Disclaimer: I don't own Harry Potter, because if I did, Dumbledore, Snape, Dobby, Sirius, James, Lily, Remus, Tonks, Fred, and almost all of the good characters that died would still be alive. *no offense*

The Spot Right Next To Me

"Georgie?" I looked up to see my mum waving me up to the front of the church. She had tears running down her face, as did everyone here. I stood up, walking slowly to the coffin where my twin would be. "You sure you can do this?" Mum asked me. I just nodded. I took the last few steps to the coffin, but still couldn't see anything, because of my tears.

This is for you, Fred. I'm gonna miss you so much. This isn't really goodbye. I was hoping my twin telepathy would still work with one of us dead. I looked down. I almost laughed. He's looked better, but I must admit that he has looked worse. Though, I shouldn't really be talking because I'm the one without the ear.

I turned around, thinking about Fred. My mum. My family. I had to make it through this for them. I coughed, and then began my speech that I had put together just a few hours ago.

"Well, right now, I'm sure everyone thinks that they're looking at Fred's ghost, right?" I heard a few people start to laugh. "But everyone should see the obvious. I'm missing one thing Fred isn't, even now." I turned so everyone could see my 'ear'. "Yeah, Mum lost one of her sons, but didn't even get to keep the whole one." I could see her shake her head from her chair in the front row.

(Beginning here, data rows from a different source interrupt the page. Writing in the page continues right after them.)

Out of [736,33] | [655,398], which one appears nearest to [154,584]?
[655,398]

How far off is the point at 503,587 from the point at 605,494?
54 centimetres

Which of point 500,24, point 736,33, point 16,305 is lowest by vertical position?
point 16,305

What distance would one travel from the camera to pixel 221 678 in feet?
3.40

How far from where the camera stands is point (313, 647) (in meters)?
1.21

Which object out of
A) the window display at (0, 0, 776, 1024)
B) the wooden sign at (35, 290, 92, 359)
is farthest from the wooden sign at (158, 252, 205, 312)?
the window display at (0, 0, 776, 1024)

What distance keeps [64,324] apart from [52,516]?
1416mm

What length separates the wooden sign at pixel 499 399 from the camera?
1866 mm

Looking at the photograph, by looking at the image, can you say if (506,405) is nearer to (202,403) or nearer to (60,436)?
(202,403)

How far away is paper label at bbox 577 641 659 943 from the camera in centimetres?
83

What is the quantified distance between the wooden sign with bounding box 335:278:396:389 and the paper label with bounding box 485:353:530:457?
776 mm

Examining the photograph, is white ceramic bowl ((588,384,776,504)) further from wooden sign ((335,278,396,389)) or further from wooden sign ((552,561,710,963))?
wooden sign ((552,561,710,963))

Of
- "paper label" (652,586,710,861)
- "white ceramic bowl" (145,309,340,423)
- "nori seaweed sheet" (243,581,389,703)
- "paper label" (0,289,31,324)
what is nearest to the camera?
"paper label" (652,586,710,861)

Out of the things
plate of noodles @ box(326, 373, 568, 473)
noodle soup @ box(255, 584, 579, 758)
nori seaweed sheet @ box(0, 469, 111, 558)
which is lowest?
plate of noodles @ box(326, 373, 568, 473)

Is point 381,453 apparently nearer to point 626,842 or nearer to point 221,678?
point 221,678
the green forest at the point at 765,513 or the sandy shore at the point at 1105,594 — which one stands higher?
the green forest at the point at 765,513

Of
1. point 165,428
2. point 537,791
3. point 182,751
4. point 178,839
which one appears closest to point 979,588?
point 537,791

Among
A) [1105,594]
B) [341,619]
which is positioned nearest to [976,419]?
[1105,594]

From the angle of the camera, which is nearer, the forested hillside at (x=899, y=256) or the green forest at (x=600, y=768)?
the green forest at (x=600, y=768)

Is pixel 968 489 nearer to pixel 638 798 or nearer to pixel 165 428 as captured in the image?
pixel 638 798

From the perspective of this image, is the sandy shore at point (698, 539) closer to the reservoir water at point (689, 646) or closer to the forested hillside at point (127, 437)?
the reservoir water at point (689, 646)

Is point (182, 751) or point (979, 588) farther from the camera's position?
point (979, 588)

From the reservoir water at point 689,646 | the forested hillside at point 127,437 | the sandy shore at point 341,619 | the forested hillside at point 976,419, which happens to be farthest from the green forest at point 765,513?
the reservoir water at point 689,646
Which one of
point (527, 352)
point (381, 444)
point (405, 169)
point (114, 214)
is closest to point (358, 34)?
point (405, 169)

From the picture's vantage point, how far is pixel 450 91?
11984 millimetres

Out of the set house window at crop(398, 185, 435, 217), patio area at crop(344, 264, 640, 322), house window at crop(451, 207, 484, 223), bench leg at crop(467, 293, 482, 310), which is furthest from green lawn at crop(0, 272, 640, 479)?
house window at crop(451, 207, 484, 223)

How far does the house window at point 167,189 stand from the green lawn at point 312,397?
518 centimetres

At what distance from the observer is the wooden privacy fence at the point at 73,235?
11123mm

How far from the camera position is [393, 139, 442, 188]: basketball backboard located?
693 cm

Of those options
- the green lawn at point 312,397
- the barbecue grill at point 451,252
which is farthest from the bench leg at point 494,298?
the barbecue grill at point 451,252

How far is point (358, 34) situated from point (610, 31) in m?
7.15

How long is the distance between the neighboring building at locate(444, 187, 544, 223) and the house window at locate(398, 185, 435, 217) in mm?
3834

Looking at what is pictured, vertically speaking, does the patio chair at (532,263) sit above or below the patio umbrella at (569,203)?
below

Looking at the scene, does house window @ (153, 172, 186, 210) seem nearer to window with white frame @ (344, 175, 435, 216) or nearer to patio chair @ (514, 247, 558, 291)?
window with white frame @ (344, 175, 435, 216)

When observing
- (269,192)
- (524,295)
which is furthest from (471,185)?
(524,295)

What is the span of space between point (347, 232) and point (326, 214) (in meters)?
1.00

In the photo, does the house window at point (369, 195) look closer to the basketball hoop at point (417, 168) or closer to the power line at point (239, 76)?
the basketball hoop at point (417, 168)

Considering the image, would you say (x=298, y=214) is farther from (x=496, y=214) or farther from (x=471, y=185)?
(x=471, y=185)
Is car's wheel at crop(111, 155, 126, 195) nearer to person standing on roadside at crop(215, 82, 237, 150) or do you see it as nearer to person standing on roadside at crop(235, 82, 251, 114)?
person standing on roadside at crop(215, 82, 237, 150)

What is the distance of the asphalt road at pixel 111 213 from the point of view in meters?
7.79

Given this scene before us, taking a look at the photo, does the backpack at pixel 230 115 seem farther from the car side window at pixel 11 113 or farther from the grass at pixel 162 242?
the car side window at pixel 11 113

"Well, I just thought I'd start by pointing out that, no I'm not his ghost. I'm not even his brother. I'm his other half. I know that everyone here feels pain as they look into that coffin, but it's nothing compared to how I feel. Without him there, in the spot right next to me, I feel like I'm missing an arm or a leg." I got sympathetic glances from everyone in there. I didn't want their sympathy. I wanted Fred back.

"We used to finish each other's jokes and sentences. I'd look over, to the spot right next to me, and it's be like looking in the mirror. Whenever someone thought of one of us, the other would come to mind too. We'd even be able to confuse mother as to who was who." Mum chuckled from the front row and I almost felt myself smile.

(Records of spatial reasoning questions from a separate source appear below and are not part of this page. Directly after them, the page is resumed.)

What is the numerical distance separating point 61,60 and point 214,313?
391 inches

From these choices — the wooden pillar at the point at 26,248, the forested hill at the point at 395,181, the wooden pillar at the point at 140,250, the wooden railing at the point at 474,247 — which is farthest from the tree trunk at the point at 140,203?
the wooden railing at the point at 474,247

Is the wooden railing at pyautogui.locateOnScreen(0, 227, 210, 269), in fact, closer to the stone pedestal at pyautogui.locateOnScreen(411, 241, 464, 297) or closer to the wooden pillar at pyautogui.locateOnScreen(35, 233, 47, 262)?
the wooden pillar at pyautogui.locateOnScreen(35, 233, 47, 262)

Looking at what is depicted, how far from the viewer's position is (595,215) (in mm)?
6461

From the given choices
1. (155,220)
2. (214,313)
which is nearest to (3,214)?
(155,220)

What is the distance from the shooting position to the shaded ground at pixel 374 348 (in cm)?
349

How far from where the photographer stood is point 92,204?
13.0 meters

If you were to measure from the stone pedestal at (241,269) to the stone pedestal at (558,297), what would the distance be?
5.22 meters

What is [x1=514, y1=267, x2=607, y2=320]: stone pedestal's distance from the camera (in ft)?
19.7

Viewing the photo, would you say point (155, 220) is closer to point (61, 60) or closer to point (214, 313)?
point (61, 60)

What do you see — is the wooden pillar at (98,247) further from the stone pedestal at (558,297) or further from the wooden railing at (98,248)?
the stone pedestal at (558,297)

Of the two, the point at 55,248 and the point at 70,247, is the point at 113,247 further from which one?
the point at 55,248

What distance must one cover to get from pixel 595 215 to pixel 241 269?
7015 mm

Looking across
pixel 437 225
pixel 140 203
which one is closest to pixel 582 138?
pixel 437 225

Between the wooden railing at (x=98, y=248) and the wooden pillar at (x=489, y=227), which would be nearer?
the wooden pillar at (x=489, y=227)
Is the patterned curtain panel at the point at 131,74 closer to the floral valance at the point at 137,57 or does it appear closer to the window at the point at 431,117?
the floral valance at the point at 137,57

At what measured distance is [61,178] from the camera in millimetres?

"I remember the first time we tricked mum was the day we yelled, 'WE GOT POTTER!' when he got sorted into Gryffindor. We got in trouble with Umbridge, but I knew everything would be okay because there, in that spot right next to me was Fred. Back then, we were on the top of the world." I saw everybody paying attention to me, tears streaming down their faces with a small smile.

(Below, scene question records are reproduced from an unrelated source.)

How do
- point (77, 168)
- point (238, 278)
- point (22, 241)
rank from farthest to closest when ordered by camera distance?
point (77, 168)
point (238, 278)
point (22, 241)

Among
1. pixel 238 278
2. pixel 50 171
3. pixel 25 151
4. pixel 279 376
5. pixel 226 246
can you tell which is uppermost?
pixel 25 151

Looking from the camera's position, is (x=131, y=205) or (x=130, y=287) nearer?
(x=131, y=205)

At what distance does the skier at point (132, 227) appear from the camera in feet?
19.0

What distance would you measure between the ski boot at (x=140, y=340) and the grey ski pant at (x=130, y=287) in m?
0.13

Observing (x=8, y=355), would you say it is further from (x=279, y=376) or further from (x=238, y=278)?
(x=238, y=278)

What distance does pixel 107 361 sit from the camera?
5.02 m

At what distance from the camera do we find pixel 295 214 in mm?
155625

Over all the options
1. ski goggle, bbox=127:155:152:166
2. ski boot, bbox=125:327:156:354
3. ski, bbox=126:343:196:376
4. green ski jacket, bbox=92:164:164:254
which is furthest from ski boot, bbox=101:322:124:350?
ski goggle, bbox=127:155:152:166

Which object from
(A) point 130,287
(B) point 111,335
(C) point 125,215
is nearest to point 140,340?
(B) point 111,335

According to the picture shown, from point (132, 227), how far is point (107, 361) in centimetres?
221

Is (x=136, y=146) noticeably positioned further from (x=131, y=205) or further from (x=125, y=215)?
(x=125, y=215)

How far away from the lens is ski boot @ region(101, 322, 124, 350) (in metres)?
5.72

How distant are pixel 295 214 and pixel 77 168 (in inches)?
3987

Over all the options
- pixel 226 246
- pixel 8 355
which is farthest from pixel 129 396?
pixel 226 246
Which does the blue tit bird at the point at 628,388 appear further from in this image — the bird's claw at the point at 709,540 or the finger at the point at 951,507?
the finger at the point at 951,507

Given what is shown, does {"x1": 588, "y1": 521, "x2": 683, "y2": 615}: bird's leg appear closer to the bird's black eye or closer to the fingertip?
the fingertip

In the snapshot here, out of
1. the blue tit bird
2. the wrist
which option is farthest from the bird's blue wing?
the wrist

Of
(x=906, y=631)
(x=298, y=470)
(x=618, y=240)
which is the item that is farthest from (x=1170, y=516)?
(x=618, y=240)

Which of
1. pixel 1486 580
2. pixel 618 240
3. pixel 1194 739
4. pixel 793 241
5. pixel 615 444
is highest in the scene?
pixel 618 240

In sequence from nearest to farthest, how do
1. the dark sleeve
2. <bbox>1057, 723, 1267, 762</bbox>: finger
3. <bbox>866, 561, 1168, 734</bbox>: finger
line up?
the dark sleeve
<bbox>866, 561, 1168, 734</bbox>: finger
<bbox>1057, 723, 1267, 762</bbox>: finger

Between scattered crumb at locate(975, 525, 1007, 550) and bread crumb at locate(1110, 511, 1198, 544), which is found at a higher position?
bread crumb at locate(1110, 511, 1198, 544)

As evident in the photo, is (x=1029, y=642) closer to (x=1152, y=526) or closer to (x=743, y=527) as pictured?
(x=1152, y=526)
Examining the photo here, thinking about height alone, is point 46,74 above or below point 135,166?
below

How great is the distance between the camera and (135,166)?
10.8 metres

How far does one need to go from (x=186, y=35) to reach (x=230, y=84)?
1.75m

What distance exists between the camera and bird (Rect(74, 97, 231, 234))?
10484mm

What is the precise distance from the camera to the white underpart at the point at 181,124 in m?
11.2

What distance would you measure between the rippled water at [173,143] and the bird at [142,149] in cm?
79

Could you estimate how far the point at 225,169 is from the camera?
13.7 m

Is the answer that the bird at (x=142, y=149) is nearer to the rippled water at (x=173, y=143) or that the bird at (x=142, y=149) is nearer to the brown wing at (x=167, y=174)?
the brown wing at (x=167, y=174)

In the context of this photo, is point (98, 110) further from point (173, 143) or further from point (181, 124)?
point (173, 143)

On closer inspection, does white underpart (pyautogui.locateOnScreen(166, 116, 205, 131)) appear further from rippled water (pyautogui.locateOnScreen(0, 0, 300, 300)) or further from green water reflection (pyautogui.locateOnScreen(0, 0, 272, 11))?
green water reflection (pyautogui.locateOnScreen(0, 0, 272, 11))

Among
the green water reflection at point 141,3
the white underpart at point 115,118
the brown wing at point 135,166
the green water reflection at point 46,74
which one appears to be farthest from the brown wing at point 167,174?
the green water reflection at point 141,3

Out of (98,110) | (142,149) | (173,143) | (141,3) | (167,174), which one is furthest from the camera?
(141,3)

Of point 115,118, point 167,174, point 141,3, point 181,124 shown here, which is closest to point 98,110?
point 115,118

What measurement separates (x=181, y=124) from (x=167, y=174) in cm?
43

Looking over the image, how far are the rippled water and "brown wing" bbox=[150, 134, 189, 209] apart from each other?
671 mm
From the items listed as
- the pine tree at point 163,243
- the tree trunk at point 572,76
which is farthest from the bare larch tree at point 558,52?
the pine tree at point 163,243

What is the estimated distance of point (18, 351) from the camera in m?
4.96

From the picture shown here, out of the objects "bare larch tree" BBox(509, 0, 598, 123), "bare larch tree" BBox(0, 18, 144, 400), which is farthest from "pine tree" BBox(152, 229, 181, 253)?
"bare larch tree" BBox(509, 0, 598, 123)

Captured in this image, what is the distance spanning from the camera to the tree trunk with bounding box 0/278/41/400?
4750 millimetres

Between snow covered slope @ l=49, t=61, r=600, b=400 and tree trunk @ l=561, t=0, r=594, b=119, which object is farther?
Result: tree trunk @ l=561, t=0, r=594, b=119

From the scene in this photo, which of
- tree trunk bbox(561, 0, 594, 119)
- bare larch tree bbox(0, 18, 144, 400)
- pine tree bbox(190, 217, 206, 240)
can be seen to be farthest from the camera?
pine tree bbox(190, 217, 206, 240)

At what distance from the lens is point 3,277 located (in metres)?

"Now, when I look at that spot right next to me, all I see is... air. All I hear is... nothing. All I feel is... loss." I paused and took a deep breath. I don't want to cry, not now. It would ruin the purpose of my speech.

"But look there, at that body in the coffin." I saw some people rising out of their chairs a little to get a better look. "There will always be a shadow in the spot right next to me. A Fred shaped shadow. I look in that coffin and feel crushed. It's an indescribable feeling when I know I'll never finish another one of his jokes for him." I sniffed.

"But look at that expression on his face. There's a ghost of his last laugh there. He died laughing. He died the way he always wanted, but could never figure out how. So when you think of Fred, remember all the good times." I saw a couple people nod in the audiance.

"That night, I lost more than a brother. I lost my other half. But out of every bad thing comes a good one. I also got my other brother back. So even though a different brother stands in the spot right next to me, it will always belong to Fred. The spot right next to me gives me comfort, support, and the will to go on." I finally noticed the tears slipping down my face.

"I love you, Freddie." I broke down in sobs and ran out of the church. I apparated far away, and just sat down and mourned for my brother. I didn't even see the end of his funeral. I regreted it later, but he knows that I'm sorry. Man... I'm gonna miss him.